The idea of a savings glut is not new, Ben Bernanke first mentioned it back in 2004 when he was a member of the Board of Governors. However the implications were not fully drawn out by Bernanke at the time or by Irwin in today’s piece. A savings glut implies an economy that is not producing at its capacity.

To cut through the nonsense, savings in an economic sense means not spending. From the standpoint of the economy, it is just as much savings if you put $1,000 in the stock market, a checking account in your bank, stuff it under your mattress, or burn it in your fireplace. Anything that does not involve the purchase of a newly produced good or service means saving. Saying that we have a saving glut means we have an economy that does not generate enough demand to keep the economy at full employment. This is of course the story of secular stagnation that folks like Larry Summers have recently discovered and the problem that some of us pre-mature secular stagnationists have raised for years.    

The idea that the economy could be subject to an ongoing problem of inadequate demand used to be grounds for eviction from the realm of serious economists. But anyone who is willing to look at the evidence with a straight face really can’t escape this conclusion.

 

The nice thing about problems of inadequate demand is that in principle they can be easily remedied. It’s not hard in principle to create more demand. The first route is to have the government spend more money. That creates demand — the government pays people to do things. There are a long list of things that need to be done. Think of all those things that we think that we can’t do because they cost so much, like stopping global warming, educating our kids properly, or providing care for seniors. It turns out that we actually can do them because we have more supply than demand. We need to spend in these areas to fill the gap. 

But, that ain’t going to happen. Some people are scared to step on the cracks in the sidewalks and some people are scared of deficit spending. Unfortunately, the latter group of people are running the country.

Item number two on the creating demand list is reducing the trade deficit. This one is straight out of intro econ.

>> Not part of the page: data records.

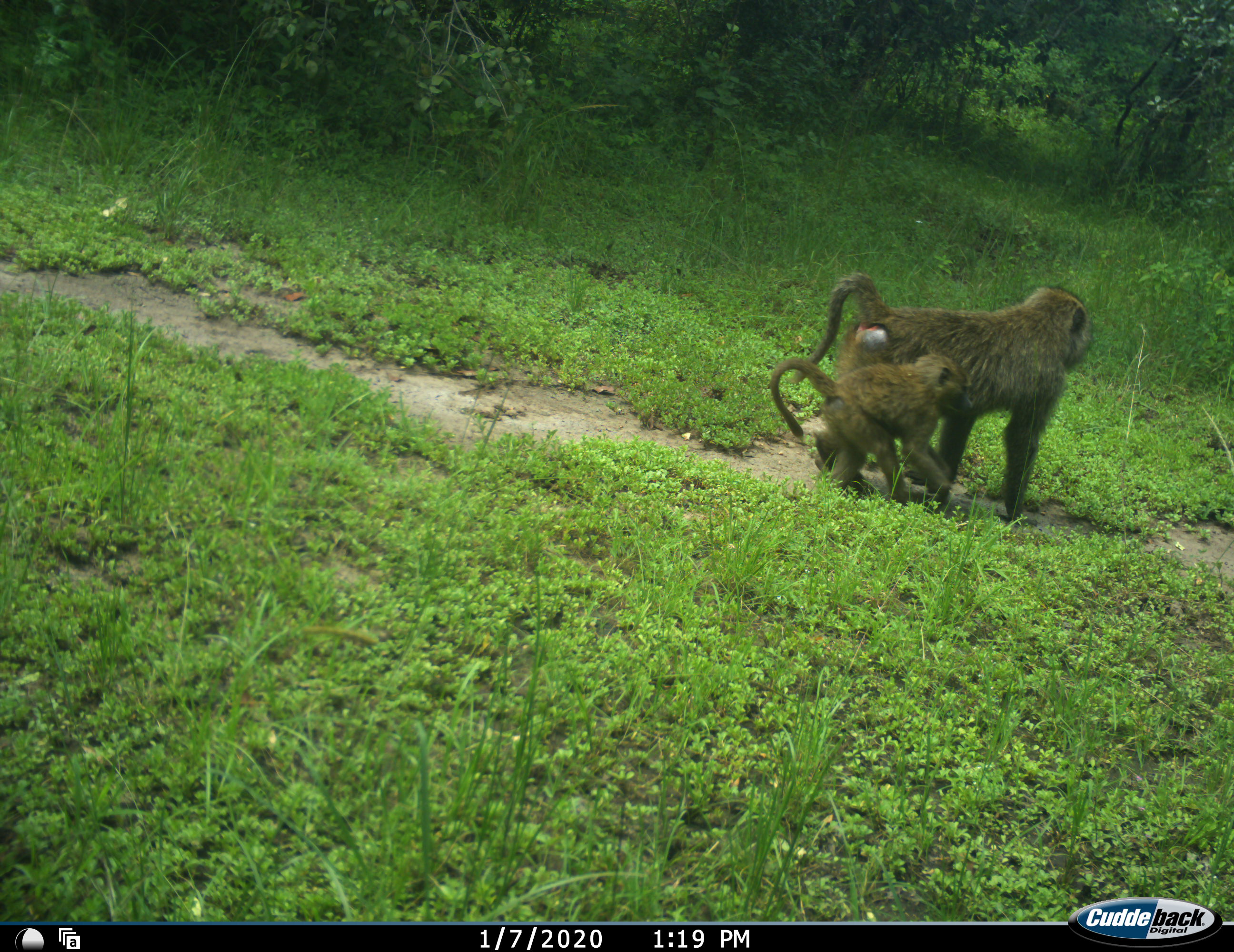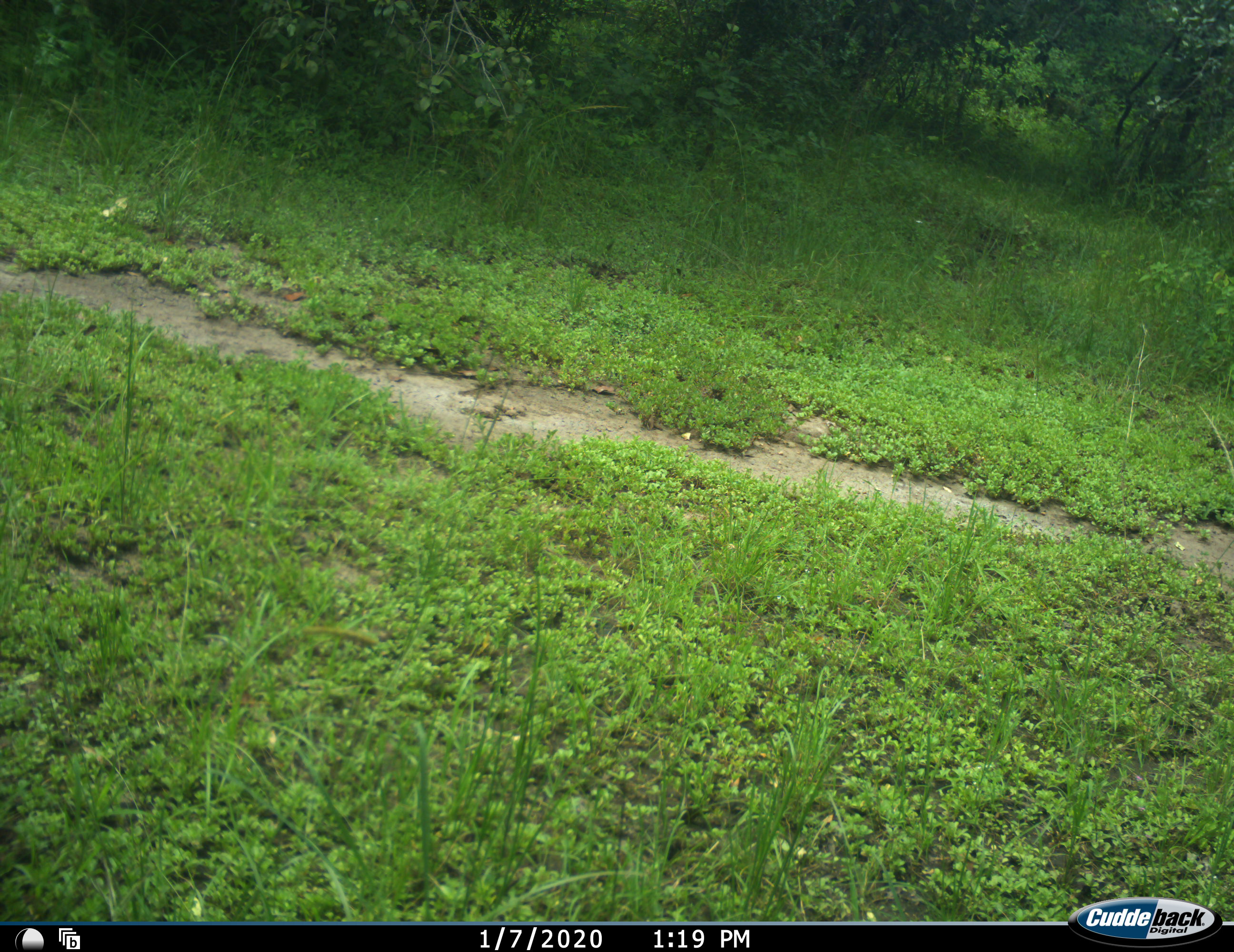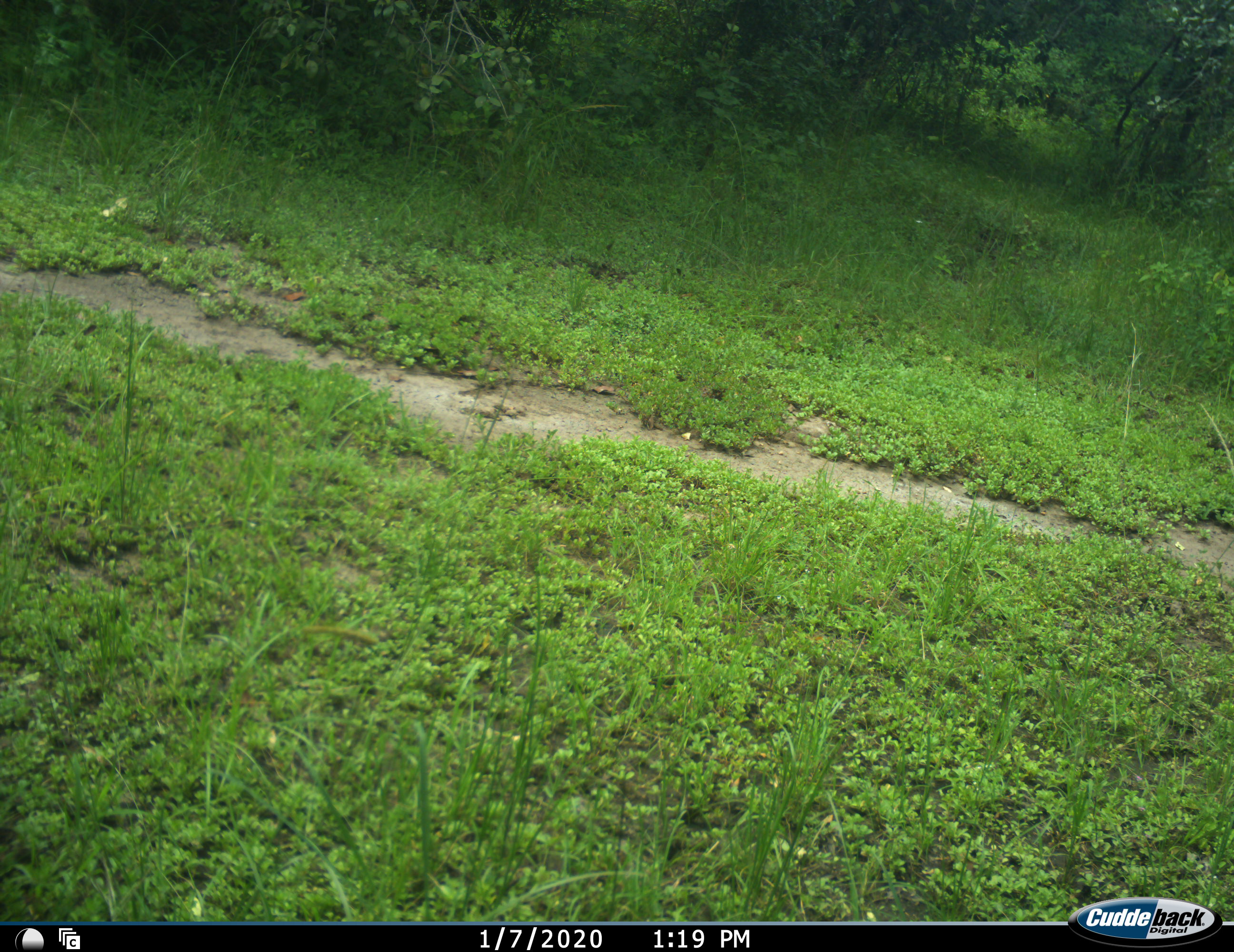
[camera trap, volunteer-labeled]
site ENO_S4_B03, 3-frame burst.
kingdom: Animalia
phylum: Chordata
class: Mammalia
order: Primates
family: Cercopithecidae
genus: Papio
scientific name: Papio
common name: baboon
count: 2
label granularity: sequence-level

Our annual trade deficit of $500 billion corresponds to money that is created demand elsewhere rather than in the United States. The tried and true path for reducing the trade deficit is getting the dollar down. A dollar that costs less in terms of foreign currency makes our exports cheaper for people living in other countries and makes imports more expensive for people in the United States. The result is more exports and fewer imports, in other words a lower trade deficit. Eliminating the trade deficit altogether would pretty much close our demand gap, increasing GDP by around $750 billion a year.

Getting the dollar down is not a mystery either. It has been held up by the deliberate actions of other countries (most importantly China) buying up huge amounts of dollar denominated assets to keep up the value of the dollar and preserve their export markets in the United States. The way to reverse this pattern is to negotiate, as was done with the Plaza Accord under President Reagan in the 1980s. As a result of that agreement, the dollar fell sharply and the trade deficit was cut by two-thirds.

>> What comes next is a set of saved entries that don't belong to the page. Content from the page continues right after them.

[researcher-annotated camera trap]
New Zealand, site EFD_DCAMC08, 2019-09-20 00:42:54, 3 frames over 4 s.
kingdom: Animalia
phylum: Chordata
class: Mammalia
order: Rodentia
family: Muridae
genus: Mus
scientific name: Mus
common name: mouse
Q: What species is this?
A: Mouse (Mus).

This doesn’t happen today because powerful interests like Walmart, which has low cost supply chains in the developing world, and General Electric, which has factories hiring low-cost labor in the developing world, don’t want to see the dollar fall since it would eat into their profits. There are also powerful companies, like Microsoft and Merck, that have their own demands that they don’t want subordinated to efforts to get to full employment. Therefore we see little movement towards a lowered value dollar.

If we can’t increase demand, the other route to full employment is to reduce the length of the work year. This has been done with enormous success by Germany which has lowered its unemployment rate to 5.1 percent, from 7.8 percent at the start of the downturn, in spite of having no more rapid growth than the United States. The average work year in Germany has 20 percent fewer hours than in the United States. The reduction in hours means five weeks a year of vacation, or more, paid family leaves, and shorter workweeks, all of which sound much better than millions of people being unemployed. 

We could go this route in the United States. In fact, California, New Jersey, Connecticut, and Rhode Island have already gone the route of paid family leave. However, there is a reluctance of politicians to suggest that less work might actually be good. And economists are still hesitant to accept the reality that we do in fact have a problem of too much supply.

Anyhow, the notion of a savings glut is hugely important for how we think about the economy. As long as the world suffers from a savings glut, it is a world where scarcity is not an issue. We have the ability to produce more of most goods and services. The problem is how to increase demand, not allocating “scarce” resources.